Edward Ruscha, también en 1963, diseñó un libro de artista formado por 26 fotografías de todas las estaciones de servicio, con su marca y ubicación, que encontró en un trayecto en coche que le llevó desde su casa, también en Los Angeles, hasta Oklahoma, donde vivía su madre. 

Jeff Wall, en su Landscape Manual (1969), también un libro de artista concebido bajo la forma de un manual técnico barato, tomó muestras del paisaje suburbano que aparecía en esos momentos en Estados Unidos, con fotografías de carreteras, gasolineras, solares o casas abandonadas. 

Dan Graham, en Homes of America (1966), se embarcó en un trabajo análogo en el que expone la arquitectura amnésica impuesta en esos suburbios donde todas las claves del reconocimiento arquitectónico habían desaparecido y los individuos se ignoraban bajo una fórmula constructiva modal, análoga a la modularidad de sus obras minimalistas.

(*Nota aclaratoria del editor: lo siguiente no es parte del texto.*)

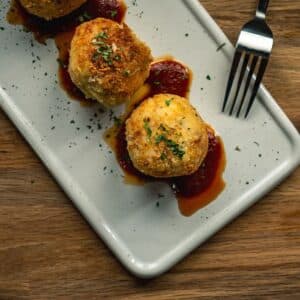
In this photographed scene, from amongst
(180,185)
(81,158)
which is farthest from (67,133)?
(180,185)

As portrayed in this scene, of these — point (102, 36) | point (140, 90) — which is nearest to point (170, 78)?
point (140, 90)

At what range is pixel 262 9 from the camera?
2.07 m

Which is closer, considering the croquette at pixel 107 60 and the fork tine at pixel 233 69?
the croquette at pixel 107 60

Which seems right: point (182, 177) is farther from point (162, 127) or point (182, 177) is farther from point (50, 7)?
point (50, 7)

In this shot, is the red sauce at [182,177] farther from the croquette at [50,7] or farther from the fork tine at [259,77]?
the croquette at [50,7]

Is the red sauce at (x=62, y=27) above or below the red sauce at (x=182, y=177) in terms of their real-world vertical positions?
above

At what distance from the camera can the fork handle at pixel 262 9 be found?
2062 millimetres

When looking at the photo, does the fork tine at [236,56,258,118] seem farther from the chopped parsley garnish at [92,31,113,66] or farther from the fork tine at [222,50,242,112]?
the chopped parsley garnish at [92,31,113,66]

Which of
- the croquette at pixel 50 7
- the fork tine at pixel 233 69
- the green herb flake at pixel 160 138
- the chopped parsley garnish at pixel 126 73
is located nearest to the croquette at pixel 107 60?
the chopped parsley garnish at pixel 126 73

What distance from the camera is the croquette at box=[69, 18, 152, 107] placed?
6.01 ft

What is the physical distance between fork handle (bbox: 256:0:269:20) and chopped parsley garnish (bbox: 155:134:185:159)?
67 cm

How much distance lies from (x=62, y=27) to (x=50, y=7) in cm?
14

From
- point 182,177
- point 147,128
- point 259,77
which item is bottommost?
point 182,177

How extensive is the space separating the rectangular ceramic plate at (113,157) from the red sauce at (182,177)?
3 cm
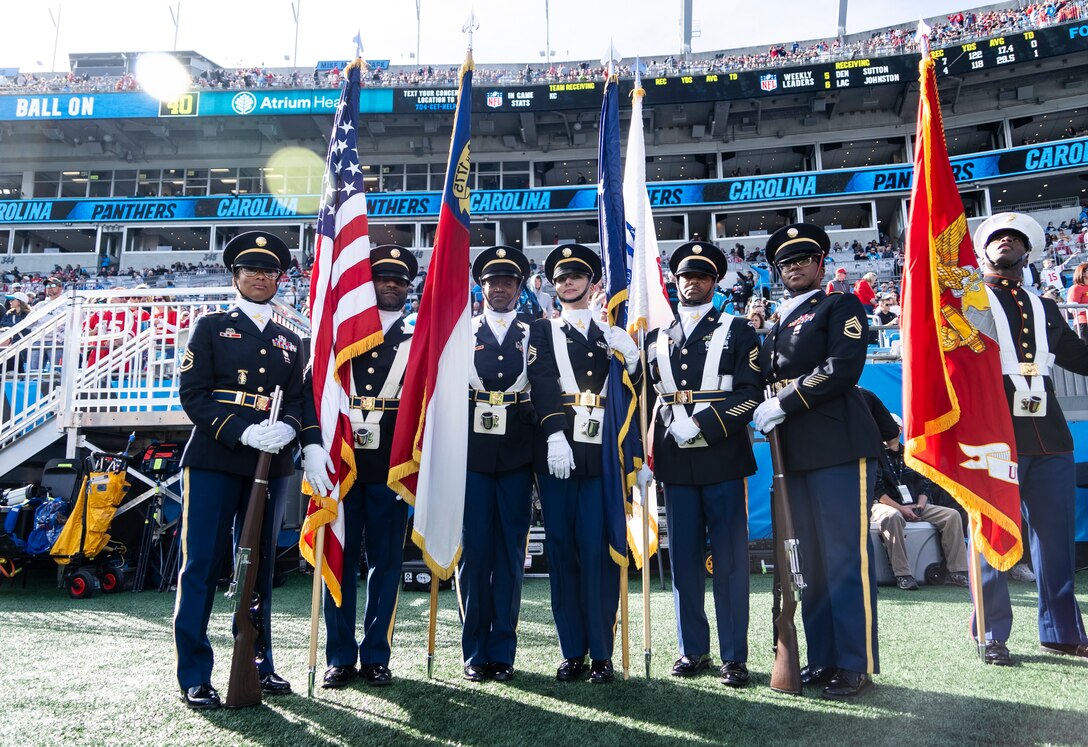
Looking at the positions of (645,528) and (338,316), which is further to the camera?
(338,316)

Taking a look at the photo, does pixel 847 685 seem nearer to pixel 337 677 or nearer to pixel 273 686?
pixel 337 677

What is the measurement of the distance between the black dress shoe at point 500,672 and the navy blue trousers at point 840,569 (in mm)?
1509

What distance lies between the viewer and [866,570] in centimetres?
345

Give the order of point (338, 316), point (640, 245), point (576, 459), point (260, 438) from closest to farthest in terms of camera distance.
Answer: point (260, 438) < point (576, 459) < point (338, 316) < point (640, 245)

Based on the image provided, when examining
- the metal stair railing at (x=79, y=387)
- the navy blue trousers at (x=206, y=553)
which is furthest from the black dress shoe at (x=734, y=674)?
the metal stair railing at (x=79, y=387)

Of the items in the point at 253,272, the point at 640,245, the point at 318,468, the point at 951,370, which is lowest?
the point at 318,468

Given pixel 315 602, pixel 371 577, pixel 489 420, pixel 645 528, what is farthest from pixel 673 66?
pixel 315 602

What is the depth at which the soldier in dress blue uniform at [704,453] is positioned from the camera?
Answer: 12.0 ft

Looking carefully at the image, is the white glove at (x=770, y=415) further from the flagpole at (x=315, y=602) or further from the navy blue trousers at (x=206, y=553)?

En todas estas obras aceleradas de la década del ‘60, donde el arte se monta en un coche y se recorre a sí mismo en una autopista que conduce hacia los nuevos entornos suburbanos, se moldea una nueva sensibilidad y nuevas técnicas artísticas (estructuras y métodos seriales simétricos desubjetivantes, al modo del minimalismo, en vez de composiciones y perspectivas que remiten a un sujeto siempre presente) que nos exponen a una experiencia inédita pero que, al cabo, se ha convertido en la condición de toda experiencia posible. Y su problematización, más allá de las cuestiones técnicas en torno al dispositivo de estas obras, con su objetualidad siempre extrañada, porta consigo una intempestividad que en nuestro tiempo, donde la aceleración no deja de ser un problema, todavía nos convoca. 

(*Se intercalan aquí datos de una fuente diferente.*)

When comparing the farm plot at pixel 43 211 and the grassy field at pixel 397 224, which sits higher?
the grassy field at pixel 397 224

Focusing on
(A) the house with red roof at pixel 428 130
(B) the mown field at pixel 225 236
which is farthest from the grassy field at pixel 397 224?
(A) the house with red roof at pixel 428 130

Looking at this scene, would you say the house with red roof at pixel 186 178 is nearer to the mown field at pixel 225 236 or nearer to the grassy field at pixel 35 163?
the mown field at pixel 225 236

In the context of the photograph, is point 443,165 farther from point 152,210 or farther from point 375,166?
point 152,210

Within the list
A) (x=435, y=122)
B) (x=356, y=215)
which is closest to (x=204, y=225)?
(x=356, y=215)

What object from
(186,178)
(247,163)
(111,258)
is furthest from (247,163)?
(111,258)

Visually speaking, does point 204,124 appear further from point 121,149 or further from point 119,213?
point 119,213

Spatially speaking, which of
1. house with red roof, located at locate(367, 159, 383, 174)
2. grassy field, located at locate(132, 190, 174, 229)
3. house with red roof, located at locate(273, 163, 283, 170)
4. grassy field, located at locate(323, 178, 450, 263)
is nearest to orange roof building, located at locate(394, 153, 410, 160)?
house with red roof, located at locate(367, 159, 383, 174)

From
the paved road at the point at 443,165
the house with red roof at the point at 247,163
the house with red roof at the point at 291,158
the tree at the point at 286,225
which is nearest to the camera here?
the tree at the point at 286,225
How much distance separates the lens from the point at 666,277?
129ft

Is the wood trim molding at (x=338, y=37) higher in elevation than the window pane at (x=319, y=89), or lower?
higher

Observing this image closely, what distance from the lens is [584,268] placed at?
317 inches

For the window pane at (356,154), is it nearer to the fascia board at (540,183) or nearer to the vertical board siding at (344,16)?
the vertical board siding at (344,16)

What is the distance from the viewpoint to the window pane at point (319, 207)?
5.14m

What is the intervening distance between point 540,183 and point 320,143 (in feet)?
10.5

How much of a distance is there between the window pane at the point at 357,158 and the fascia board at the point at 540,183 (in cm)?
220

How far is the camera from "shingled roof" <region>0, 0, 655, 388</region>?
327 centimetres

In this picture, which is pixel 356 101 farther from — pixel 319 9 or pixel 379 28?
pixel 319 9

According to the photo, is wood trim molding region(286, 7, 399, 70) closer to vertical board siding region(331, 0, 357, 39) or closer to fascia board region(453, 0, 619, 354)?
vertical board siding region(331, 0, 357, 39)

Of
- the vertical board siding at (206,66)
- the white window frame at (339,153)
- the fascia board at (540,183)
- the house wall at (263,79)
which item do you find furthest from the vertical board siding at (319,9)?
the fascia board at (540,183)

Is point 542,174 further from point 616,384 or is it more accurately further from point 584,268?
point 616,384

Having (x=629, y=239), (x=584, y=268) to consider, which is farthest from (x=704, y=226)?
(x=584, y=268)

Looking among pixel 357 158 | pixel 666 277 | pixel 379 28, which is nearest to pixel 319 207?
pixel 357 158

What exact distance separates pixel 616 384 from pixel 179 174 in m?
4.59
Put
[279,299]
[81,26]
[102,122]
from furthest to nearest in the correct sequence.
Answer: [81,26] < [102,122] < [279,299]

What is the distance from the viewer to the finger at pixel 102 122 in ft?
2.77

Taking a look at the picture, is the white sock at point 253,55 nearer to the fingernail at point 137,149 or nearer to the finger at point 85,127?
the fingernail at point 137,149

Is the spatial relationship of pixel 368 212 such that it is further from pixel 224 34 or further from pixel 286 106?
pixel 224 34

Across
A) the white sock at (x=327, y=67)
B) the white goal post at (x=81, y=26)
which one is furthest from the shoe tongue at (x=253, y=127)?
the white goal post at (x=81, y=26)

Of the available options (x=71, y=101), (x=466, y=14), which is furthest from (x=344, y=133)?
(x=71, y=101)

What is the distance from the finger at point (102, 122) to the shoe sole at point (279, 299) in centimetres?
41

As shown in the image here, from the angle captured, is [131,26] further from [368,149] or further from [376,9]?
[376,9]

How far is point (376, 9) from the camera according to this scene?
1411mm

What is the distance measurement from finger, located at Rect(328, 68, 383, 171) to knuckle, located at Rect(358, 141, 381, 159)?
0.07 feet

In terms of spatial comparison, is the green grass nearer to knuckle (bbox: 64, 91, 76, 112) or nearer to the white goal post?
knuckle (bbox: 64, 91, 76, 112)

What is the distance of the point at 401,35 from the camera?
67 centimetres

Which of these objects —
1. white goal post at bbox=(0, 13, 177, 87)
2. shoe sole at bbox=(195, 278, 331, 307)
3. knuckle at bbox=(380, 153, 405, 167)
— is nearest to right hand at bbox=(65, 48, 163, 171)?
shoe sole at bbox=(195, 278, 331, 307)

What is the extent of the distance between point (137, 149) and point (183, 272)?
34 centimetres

No dejan todavía de extrañarnos estos pasajes artísticos por las autopistas de América. ¿En qué sentido Jeff Wall, por ejemplo, recorriendo en su coche esas autopistas, detenía su marcha motorizada y se bajaba, o ni siquiera eso, para fotografiar una estación de servicio o un solar abandonado? ¿Qué valor se ponía en juego en esa detención cuyo fin no era otro sino ser un momento antes de ponerse de nuevo en marcha? ¿Por qué fotografiar desde el coche la parte posterior de los camiones con los que uno se encuentra antes de adelantarlos por la izquierda? No se trata aquí de neutralizar esta extrañeza. Y sí, por el contrario, de poner una a una todas estas obras, entre otras muchas, ante nuestra mirada presente, y dejarnos alcanzar por ellas. Lo único que mantiene a salvo la obra artística de toda asimilación discursiva es su resistencia a ser apropiada por un lenguaje que no sea el suyo, precipitándose de manera inaccesible en su dialecto propio. Por eso solo pretendemos que nuestro discurso permita verlas, que las muestre, al margen de todo decir, y que su extrañeza nos siga contagiando desde tan lejos. Es evidente, en este sentido, que solo podemos acercarnos a estas obras si las vinculamos a la práctica del paseo como experiencia estética de resistencia política al devenir capitalista que recorre nuestra modernidad, y esta será nuestra primera aproximación.